86年、宇野(右)とともに写真に納まるゲーリー


 趣味は天体観測で星を眺めること。「キャンプのときなんか、谷沢と一緒にハレーすい星を見るために、夜遅くまで望遠鏡をのぞいたよ」と笑う『週刊ベースボール』86年6月9日号掲載の斬り込みインタビューでは、日本で衝撃を受けた投手や球場事情について饒舌に語っている。

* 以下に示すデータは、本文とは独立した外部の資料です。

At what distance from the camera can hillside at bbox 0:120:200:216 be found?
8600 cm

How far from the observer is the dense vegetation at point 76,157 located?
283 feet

「(広島の)津田のファスト・ボールはエクセプショナル(例外的)だよ。大リーグでもあのスピードは、指折りだと思うね」

「おととし、ルイビル(当時のカージナルス傘下3A)で29本ホームランを打ったんだけど、このとき本拠地にしていた球場が両翼302フィート(約92メートル)と日本の球場並みの広さだったんだ。ところが、フェンスが18フィート(約5.5メートル)もあってね、ボクの打ったライン・ドライブが、この高いフェンスに当たって跳ね返ってね、二塁打が多かったんだ。日本では、球場は確かに狭いけど、フェンスも横浜スタジアムを除いて、大体低いだろう。だから、(打球がスタンドに)入っちゃうんだと思うな」

 異国の地での地下鉄の乗り方やうまいレストランを教えてくれたという、兄のデーブ・レーシッチも広島でプレー経験があったが、日本野球に適応できず1年で退団。自身も31歳までアメリカであがいたが、大リーグではわずか3本塁打と結果を残せなかった。野球で稼ぐなら、もう日本で長く活躍するしかない。ちなみに当時のドル建てで給料を受け取る外国人選手たちは、85年9月のプラザ合意後はとにかく急速な円高に悩まされていた。ゲーリーも契約時点では1ドル=217円だったのが、数か月後には160円台の円高ドル安に。なんと毎月約80万円もの差額を被っていた。好景気に突入していく円高差益還元のニッポンにいながら、節約生活を強いられる昭和末期助っ人のリアルである。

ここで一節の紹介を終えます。